- **Records for processing**:
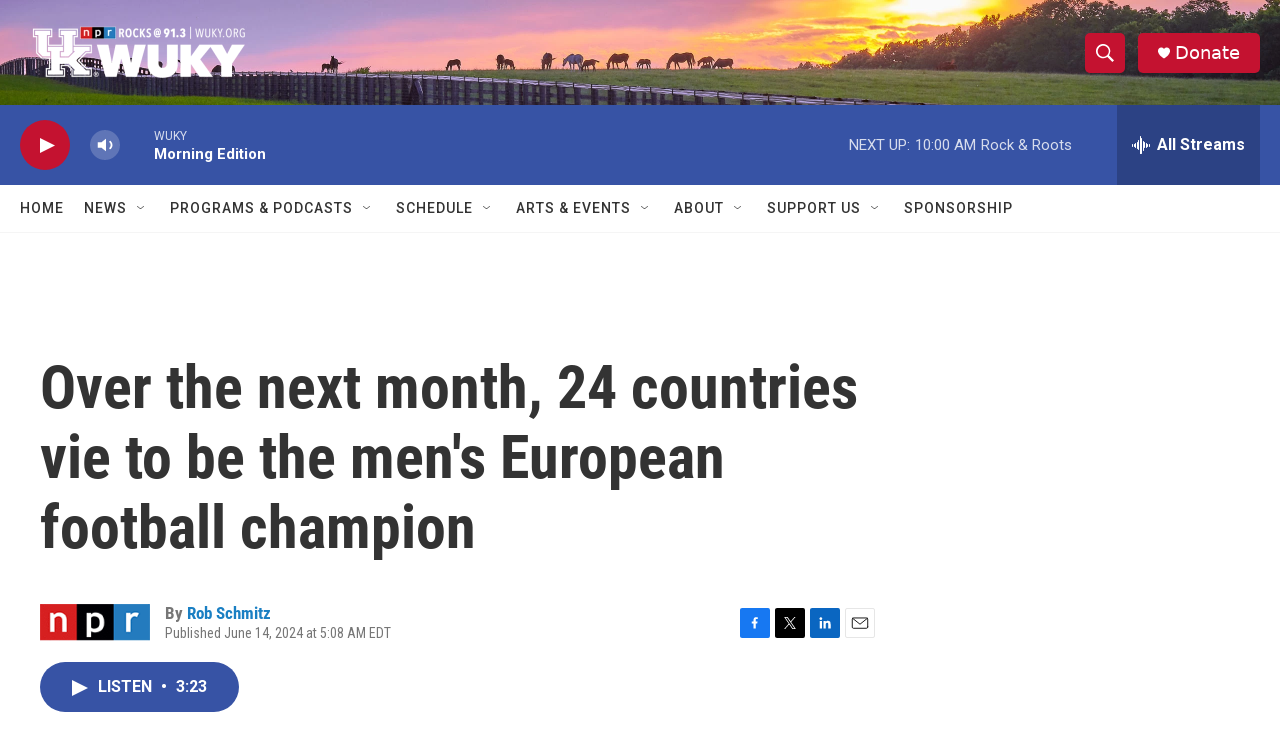

--- FILE ---
content_type: text/html; charset=utf-8
request_url: https://www.google.com/recaptcha/api2/aframe
body_size: 249
content:
<!DOCTYPE HTML><html><head><meta http-equiv="content-type" content="text/html; charset=UTF-8"></head><body><script nonce="jNjhkyI2ObLbeEXpcMLfLw">/** Anti-fraud and anti-abuse applications only. See google.com/recaptcha */ try{var clients={'sodar':'https://pagead2.googlesyndication.com/pagead/sodar?'};window.addEventListener("message",function(a){try{if(a.source===window.parent){var b=JSON.parse(a.data);var c=clients[b['id']];if(c){var d=document.createElement('img');d.src=c+b['params']+'&rc='+(localStorage.getItem("rc::a")?sessionStorage.getItem("rc::b"):"");window.document.body.appendChild(d);sessionStorage.setItem("rc::e",parseInt(sessionStorage.getItem("rc::e")||0)+1);localStorage.setItem("rc::h",'1768920299450');}}}catch(b){}});window.parent.postMessage("_grecaptcha_ready", "*");}catch(b){}</script></body></html>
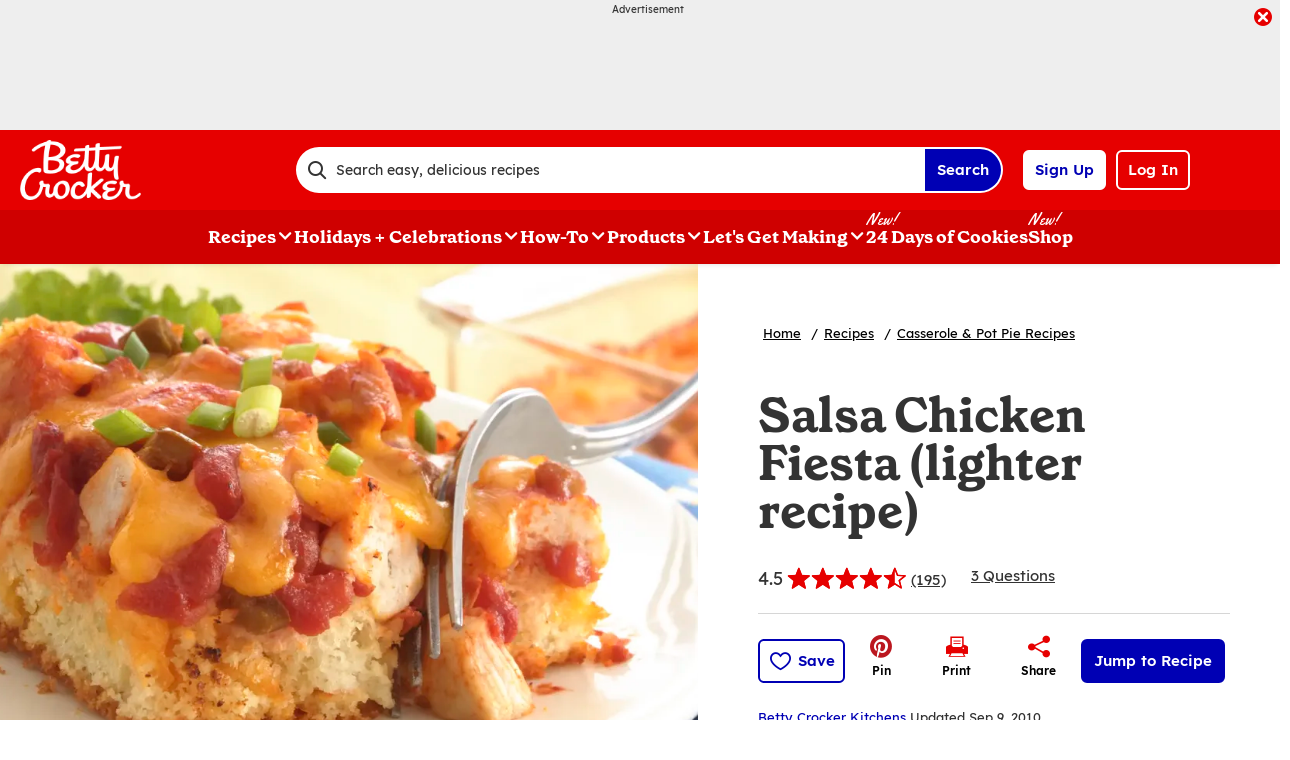

--- FILE ---
content_type: text/plain;charset=UTF-8
request_url: https://c.pub.network/v2/c
body_size: -113
content:
ce755a98-50d3-4d94-860a-fc485e831e44

--- FILE ---
content_type: text/plain;charset=UTF-8
request_url: https://c.pub.network/v2/c
body_size: -266
content:
acee6ab3-5f5d-47e7-a851-2a513b3b89b8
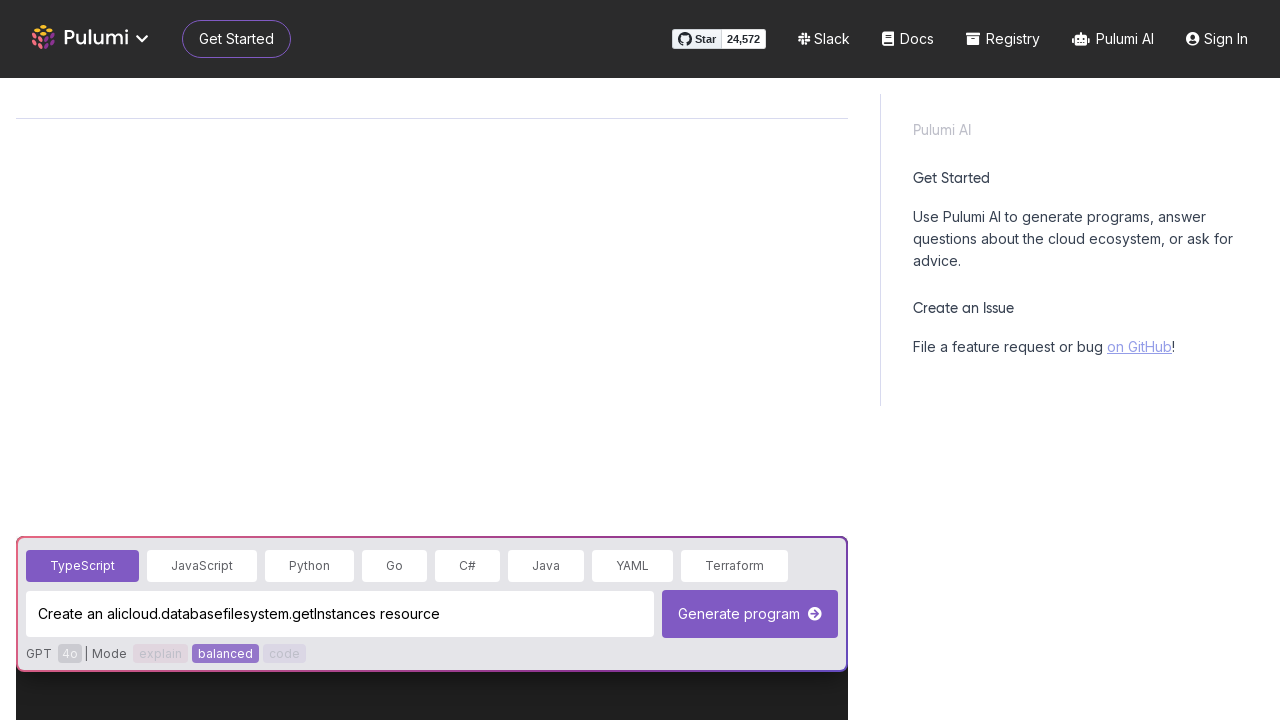

--- FILE ---
content_type: application/javascript; charset=UTF-8
request_url: https://www.pulumi.com/ai/_next/static/chunks/main-app-379b3361cb3afc47.js
body_size: 602
content:
!function(){try{var e="undefined"!=typeof window?window:"undefined"!=typeof global?global:"undefined"!=typeof self?self:{},n=Error().stack;n&&(e._sentryDebugIds=e._sentryDebugIds||{},e._sentryDebugIds[n]="8f0aac14-b589-4fae-9e91-3476f6375258",e._sentryDebugIdIdentifier="sentry-dbid-8f0aac14-b589-4fae-9e91-3476f6375258")}catch(e){}}(),(self.webpackChunk_N_E=self.webpackChunk_N_E||[]).push([[1744],{18615:function(e,n,t){Promise.resolve().then(t.t.bind(t,89562,23)),Promise.resolve().then(t.t.bind(t,5685,23)),Promise.resolve().then(t.t.bind(t,51395,23)),Promise.resolve().then(t.t.bind(t,78703,23)),Promise.resolve().then(t.t.bind(t,93112,23)),Promise.resolve().then(t.t.bind(t,53751,23))},3193:function(e,n,t){"use strict";var s,r=t(25939),i=t(87145),o=t(59142),a=t(95554),d=window;d.__sentryRewritesTunnelPath__="/ai/monitoring",d.SENTRY_RELEASE={id:"wxei5158-bsQ5IDl3WwkI"},d.__sentryBasePath=void 0,d.__rewriteFramesAssetPrefixPath__="/ai";let l=null!==(s=(0,a.env)("NEXT_PUBLIC_AI_APP_ENVIRONMENT"))&&void 0!==s?s:"development";r.S1({enabled:!0,environment:l,dsn:"https://6b7b03c97dd60c7f3bad2f8a745cf821@o433463.ingest.sentry.io/4505767215693824",tracesSampleRate:1,debug:!1,replaysOnErrorSampleRate:1,replaysSessionSampleRate:.1,integrations:[i.E(),o.G({maskAllText:!1,blockAllMedia:!1})]})}},function(e){var n=function(n){return e(e.s=n)};e.O(0,[5898,1293,5872],function(){return n(3193),n(15391),n(18615)}),_N_E=e.O()}]);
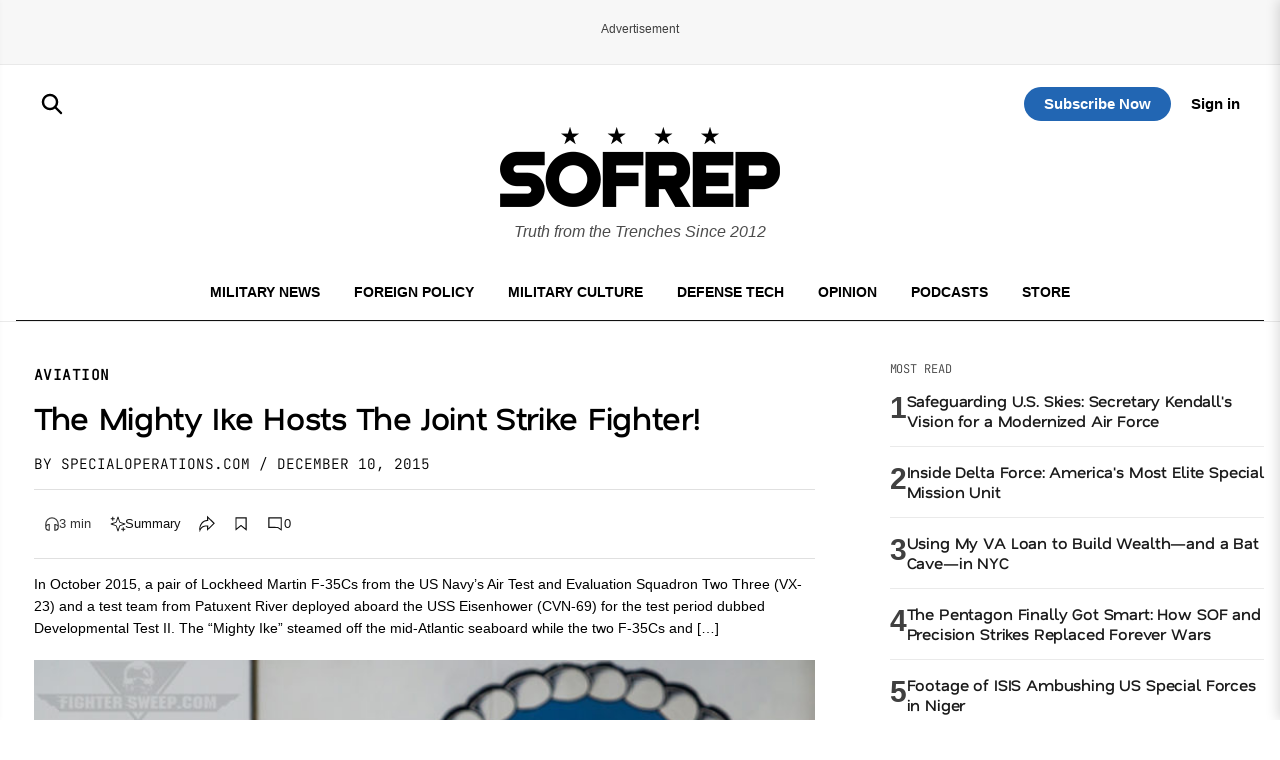

--- FILE ---
content_type: text/html; charset=utf-8
request_url: https://www.google.com/recaptcha/api2/aframe
body_size: 184
content:
<!DOCTYPE HTML><html><head><meta http-equiv="content-type" content="text/html; charset=UTF-8"></head><body><script nonce="8kBQAfdY7UFloq9zoSSqfQ">/** Anti-fraud and anti-abuse applications only. See google.com/recaptcha */ try{var clients={'sodar':'https://pagead2.googlesyndication.com/pagead/sodar?'};window.addEventListener("message",function(a){try{if(a.source===window.parent){var b=JSON.parse(a.data);var c=clients[b['id']];if(c){var d=document.createElement('img');d.src=c+b['params']+'&rc='+(localStorage.getItem("rc::a")?sessionStorage.getItem("rc::b"):"");window.document.body.appendChild(d);sessionStorage.setItem("rc::e",parseInt(sessionStorage.getItem("rc::e")||0)+1);localStorage.setItem("rc::h",'1768761149135');}}}catch(b){}});window.parent.postMessage("_grecaptcha_ready", "*");}catch(b){}</script></body></html>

- **Goal of the exercise**:
Go through the material above and retype every line exactly, without the images.

- **Task answer**:
--- FILE ---
content_type: text/html; charset=utf-8
request_url: https://www.google.com/recaptcha/api2/aframe
body_size: 249
content:
<!DOCTYPE HTML><html><head><meta http-equiv="content-type" content="text/html; charset=UTF-8"></head><body><script nonce="jNjhkyI2ObLbeEXpcMLfLw">/** Anti-fraud and anti-abuse applications only. See google.com/recaptcha */ try{var clients={'sodar':'https://pagead2.googlesyndication.com/pagead/sodar?'};window.addEventListener("message",function(a){try{if(a.source===window.parent){var b=JSON.parse(a.data);var c=clients[b['id']];if(c){var d=document.createElement('img');d.src=c+b['params']+'&rc='+(localStorage.getItem("rc::a")?sessionStorage.getItem("rc::b"):"");window.document.body.appendChild(d);sessionStorage.setItem("rc::e",parseInt(sessionStorage.getItem("rc::e")||0)+1);localStorage.setItem("rc::h",'1768920299450');}}}catch(b){}});window.parent.postMessage("_grecaptcha_ready", "*");}catch(b){}</script></body></html>

--- FILE ---
content_type: text/plain;charset=UTF-8
request_url: https://c.pub.network/v2/c
body_size: -113
content:
ce755a98-50d3-4d94-860a-fc485e831e44

--- FILE ---
content_type: text/plain;charset=UTF-8
request_url: https://c.pub.network/v2/c
body_size: -266
content:
acee6ab3-5f5d-47e7-a851-2a513b3b89b8

--- FILE ---
content_type: application/javascript; charset=UTF-8
request_url: https://www.pulumi.com/ai/_next/static/chunks/main-app-379b3361cb3afc47.js
body_size: 602
content:
!function(){try{var e="undefined"!=typeof window?window:"undefined"!=typeof global?global:"undefined"!=typeof self?self:{},n=Error().stack;n&&(e._sentryDebugIds=e._sentryDebugIds||{},e._sentryDebugIds[n]="8f0aac14-b589-4fae-9e91-3476f6375258",e._sentryDebugIdIdentifier="sentry-dbid-8f0aac14-b589-4fae-9e91-3476f6375258")}catch(e){}}(),(self.webpackChunk_N_E=self.webpackChunk_N_E||[]).push([[1744],{18615:function(e,n,t){Promise.resolve().then(t.t.bind(t,89562,23)),Promise.resolve().then(t.t.bind(t,5685,23)),Promise.resolve().then(t.t.bind(t,51395,23)),Promise.resolve().then(t.t.bind(t,78703,23)),Promise.resolve().then(t.t.bind(t,93112,23)),Promise.resolve().then(t.t.bind(t,53751,23))},3193:function(e,n,t){"use strict";var s,r=t(25939),i=t(87145),o=t(59142),a=t(95554),d=window;d.__sentryRewritesTunnelPath__="/ai/monitoring",d.SENTRY_RELEASE={id:"wxei5158-bsQ5IDl3WwkI"},d.__sentryBasePath=void 0,d.__rewriteFramesAssetPrefixPath__="/ai";let l=null!==(s=(0,a.env)("NEXT_PUBLIC_AI_APP_ENVIRONMENT"))&&void 0!==s?s:"development";r.S1({enabled:!0,environment:l,dsn:"https://6b7b03c97dd60c7f3bad2f8a745cf821@o433463.ingest.sentry.io/4505767215693824",tracesSampleRate:1,debug:!1,replaysOnErrorSampleRate:1,replaysSessionSampleRate:.1,integrations:[i.E(),o.G({maskAllText:!1,blockAllMedia:!1})]})}},function(e){var n=function(n){return e(e.s=n)};e.O(0,[5898,1293,5872],function(){return n(3193),n(15391),n(18615)}),_N_E=e.O()}]);

--- FILE ---
content_type: text/html; charset=utf-8
request_url: https://www.google.com/recaptcha/api2/aframe
body_size: 184
content:
<!DOCTYPE HTML><html><head><meta http-equiv="content-type" content="text/html; charset=UTF-8"></head><body><script nonce="8kBQAfdY7UFloq9zoSSqfQ">/** Anti-fraud and anti-abuse applications only. See google.com/recaptcha */ try{var clients={'sodar':'https://pagead2.googlesyndication.com/pagead/sodar?'};window.addEventListener("message",function(a){try{if(a.source===window.parent){var b=JSON.parse(a.data);var c=clients[b['id']];if(c){var d=document.createElement('img');d.src=c+b['params']+'&rc='+(localStorage.getItem("rc::a")?sessionStorage.getItem("rc::b"):"");window.document.body.appendChild(d);sessionStorage.setItem("rc::e",parseInt(sessionStorage.getItem("rc::e")||0)+1);localStorage.setItem("rc::h",'1768761149135');}}}catch(b){}});window.parent.postMessage("_grecaptcha_ready", "*");}catch(b){}</script></body></html>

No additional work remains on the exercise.